Forschungs- & Entwicklungsinformationsdienst der Gemeinschaft - CORDIS

Final Activity Report Summary - CONTROXFISH (Controlling oxidative deterioration during manufacturing and storage of healthy seafood products prepared from an underutilised fatty fish species)

The production of fish mince from fatty fish species such as horse mackerel has the potential to provide high nutritional value products with a good source of protein and a high content of omega-3 fatty acids. Unfortunately, omega-3 fatty acids are very sensitive to oxidative deterioration. This can lead to development of off flavours, generation of unhealthy compounds, texture changes and significant loss of the initial nutritional and functional properties of the product. In order to maintain and secure a high nutritional and sensory quality of fatty fish products, oxidative deterioration during processing and storage must be minimised.

The aim of the project was to investigate the possibilities of using underexploited fish species like horse mackerel, or trachurus trachurus, for the production of healthy, high quality fish minces which were stable towards oxidative deterioration during processing and storage. Therefore, the project focussed on the evaluation, understanding and then control of oxidative reactions during processing and storage of horse mackerel products.

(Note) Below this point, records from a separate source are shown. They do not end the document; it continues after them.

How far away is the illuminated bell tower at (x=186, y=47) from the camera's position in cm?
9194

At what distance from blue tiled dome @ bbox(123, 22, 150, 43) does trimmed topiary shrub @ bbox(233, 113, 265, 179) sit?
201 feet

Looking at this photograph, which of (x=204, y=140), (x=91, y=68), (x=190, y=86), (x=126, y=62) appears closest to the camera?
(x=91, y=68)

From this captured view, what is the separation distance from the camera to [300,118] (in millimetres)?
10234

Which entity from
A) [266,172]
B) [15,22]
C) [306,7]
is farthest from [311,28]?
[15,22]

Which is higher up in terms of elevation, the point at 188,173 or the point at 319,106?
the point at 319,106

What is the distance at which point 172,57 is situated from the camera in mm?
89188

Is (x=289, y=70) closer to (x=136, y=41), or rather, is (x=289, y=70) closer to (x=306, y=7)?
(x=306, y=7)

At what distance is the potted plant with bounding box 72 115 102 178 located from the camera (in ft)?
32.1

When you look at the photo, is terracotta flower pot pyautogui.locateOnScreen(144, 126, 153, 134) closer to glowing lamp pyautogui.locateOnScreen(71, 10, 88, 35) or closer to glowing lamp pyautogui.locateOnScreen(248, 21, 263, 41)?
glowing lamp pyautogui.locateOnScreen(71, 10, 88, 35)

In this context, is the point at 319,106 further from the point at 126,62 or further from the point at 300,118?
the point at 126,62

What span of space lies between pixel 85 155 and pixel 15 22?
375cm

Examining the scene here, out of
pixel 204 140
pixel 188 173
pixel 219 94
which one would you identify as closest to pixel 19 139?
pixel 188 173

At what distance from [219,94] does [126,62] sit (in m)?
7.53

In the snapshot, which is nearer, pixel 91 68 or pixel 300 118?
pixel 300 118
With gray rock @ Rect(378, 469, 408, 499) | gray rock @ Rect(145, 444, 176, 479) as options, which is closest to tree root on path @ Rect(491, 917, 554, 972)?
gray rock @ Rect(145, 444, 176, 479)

The objective of the first part of the project was to evaluate oxidative reactions taking place in both the lipid and the protein fractions during processing and storage of fish mince and to identify critical steps triggering such oxidative reactions. In order to obtain fish products with qualitative and quantitative differences in their lipid and protein fractions, horse mackerel minces were produced through mimicking the washing steps in the surimi production. After subsequent washing steps four different products were obtained and stored for up to 96 hours at +5 degrees Celsius and for up to 6 weeks at -10 degrees Celsius. Oxidative degradation of the four different products was evaluated during storage. The results revealed that oxidation developed simultaneously in the lipid and protein fractions during the products' processing and storage; however, more studies were required to investigate to which extent these reactions were linked. Furthermore, depending on the lipid contents and initial oxidative status of the product, oxidative reactions developed differently in the four studies' products. Additional factors, such as the level of pro-oxidants and antioxidants also influenced the oxidation rate in the different products.

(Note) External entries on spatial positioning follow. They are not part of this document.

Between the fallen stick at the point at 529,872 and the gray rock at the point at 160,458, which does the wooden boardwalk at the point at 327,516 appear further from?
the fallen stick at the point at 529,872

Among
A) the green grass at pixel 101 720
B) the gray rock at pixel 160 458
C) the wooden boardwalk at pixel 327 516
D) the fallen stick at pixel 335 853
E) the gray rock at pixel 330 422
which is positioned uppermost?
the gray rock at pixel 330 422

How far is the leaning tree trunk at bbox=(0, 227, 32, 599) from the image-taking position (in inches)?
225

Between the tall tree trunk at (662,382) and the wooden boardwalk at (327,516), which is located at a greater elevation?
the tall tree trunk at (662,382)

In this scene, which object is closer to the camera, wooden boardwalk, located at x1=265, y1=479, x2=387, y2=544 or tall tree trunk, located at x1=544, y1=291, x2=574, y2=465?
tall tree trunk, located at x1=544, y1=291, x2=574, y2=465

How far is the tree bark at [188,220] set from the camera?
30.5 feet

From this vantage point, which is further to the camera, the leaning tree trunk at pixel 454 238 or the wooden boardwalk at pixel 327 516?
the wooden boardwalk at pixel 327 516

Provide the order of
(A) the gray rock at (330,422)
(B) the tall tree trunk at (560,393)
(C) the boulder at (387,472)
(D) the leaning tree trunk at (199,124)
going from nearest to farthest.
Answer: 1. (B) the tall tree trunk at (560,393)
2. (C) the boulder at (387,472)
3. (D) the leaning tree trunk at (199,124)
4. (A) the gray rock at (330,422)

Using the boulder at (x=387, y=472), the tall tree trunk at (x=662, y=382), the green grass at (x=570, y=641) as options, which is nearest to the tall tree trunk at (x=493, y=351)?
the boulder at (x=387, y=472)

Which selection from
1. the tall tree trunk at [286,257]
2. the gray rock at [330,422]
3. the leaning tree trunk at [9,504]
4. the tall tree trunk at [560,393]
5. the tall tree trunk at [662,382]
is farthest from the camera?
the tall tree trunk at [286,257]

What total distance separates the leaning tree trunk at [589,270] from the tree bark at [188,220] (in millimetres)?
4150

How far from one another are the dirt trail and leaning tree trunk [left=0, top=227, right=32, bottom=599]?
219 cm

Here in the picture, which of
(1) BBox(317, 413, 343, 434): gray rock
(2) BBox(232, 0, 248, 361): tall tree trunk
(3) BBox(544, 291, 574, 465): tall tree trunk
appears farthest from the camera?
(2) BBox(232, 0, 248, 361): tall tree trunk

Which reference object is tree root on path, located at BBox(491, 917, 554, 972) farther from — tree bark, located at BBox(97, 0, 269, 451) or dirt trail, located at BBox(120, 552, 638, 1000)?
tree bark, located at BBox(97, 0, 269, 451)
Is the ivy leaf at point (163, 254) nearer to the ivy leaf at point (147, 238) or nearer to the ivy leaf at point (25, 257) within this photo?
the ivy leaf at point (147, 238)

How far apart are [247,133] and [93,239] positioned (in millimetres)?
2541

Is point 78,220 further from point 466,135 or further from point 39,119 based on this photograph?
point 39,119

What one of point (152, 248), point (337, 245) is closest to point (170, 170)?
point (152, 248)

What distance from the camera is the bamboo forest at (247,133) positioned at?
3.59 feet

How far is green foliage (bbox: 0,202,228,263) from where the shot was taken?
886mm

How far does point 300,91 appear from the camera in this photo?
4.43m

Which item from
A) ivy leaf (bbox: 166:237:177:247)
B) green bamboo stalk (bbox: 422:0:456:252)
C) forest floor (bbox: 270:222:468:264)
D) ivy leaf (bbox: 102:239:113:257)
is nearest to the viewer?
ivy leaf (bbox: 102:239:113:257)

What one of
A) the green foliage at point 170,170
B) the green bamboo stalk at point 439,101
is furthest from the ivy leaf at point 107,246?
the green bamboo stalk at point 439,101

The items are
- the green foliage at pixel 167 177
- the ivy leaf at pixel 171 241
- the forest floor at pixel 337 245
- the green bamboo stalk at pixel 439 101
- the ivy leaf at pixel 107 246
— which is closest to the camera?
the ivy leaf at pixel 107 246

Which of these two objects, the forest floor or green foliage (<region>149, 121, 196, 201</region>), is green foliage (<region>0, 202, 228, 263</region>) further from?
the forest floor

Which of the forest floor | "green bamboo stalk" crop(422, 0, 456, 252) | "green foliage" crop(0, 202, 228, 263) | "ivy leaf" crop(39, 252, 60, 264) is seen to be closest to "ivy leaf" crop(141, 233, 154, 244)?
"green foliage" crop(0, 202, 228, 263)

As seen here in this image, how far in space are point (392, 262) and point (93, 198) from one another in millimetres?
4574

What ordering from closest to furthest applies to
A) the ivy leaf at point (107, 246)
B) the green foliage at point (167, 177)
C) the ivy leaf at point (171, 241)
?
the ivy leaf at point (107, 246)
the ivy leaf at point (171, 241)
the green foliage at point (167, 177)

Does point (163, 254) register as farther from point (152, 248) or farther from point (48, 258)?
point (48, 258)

These results underlined the necessity to protect the lipid and protein fractions against oxidation during all processing steps of fatty fish, as well as during storage. As such, the next step of the project was to investigate antioxidant strategies in order to maintain the initial nutritional and healthy properties of the fish mince during processing and storage. The antioxidative effect of propyl gallate, caffeic acid and spermine was investigated during the production and storage of fatty fish products. Incorporation of antioxidants was performed in the washing water during the washing steps. Such a strategy was found to effectively prevent the development of lipid and protein oxidation during processing of the fish paste and, subsequently, during storage at 5 degrees Celsius. The most efficient antioxidants were propyl gallate and caffeic acid, which almost completely inhibited oxidation during the entire storage period of 96 hours, while spermine only reduced the development of oxidation to a lesser extent. Propyl gallate and caffeic acid protected both the protein and lipid fractions against oxidation and maintained a high nutritional value of the fatty fish products.

By focussing on the development of oxidation in both the lipid and the protein fractions, this project offered a new insight into oxidative reactions in fatty fish, especially in protein oxidation. The obtained results also provided relevant information for the production of fatty fish with respect to the type of antioxidant to use and at which concentration, in order to obtain a product with a good oxidative stability, which retained its full nutritional value.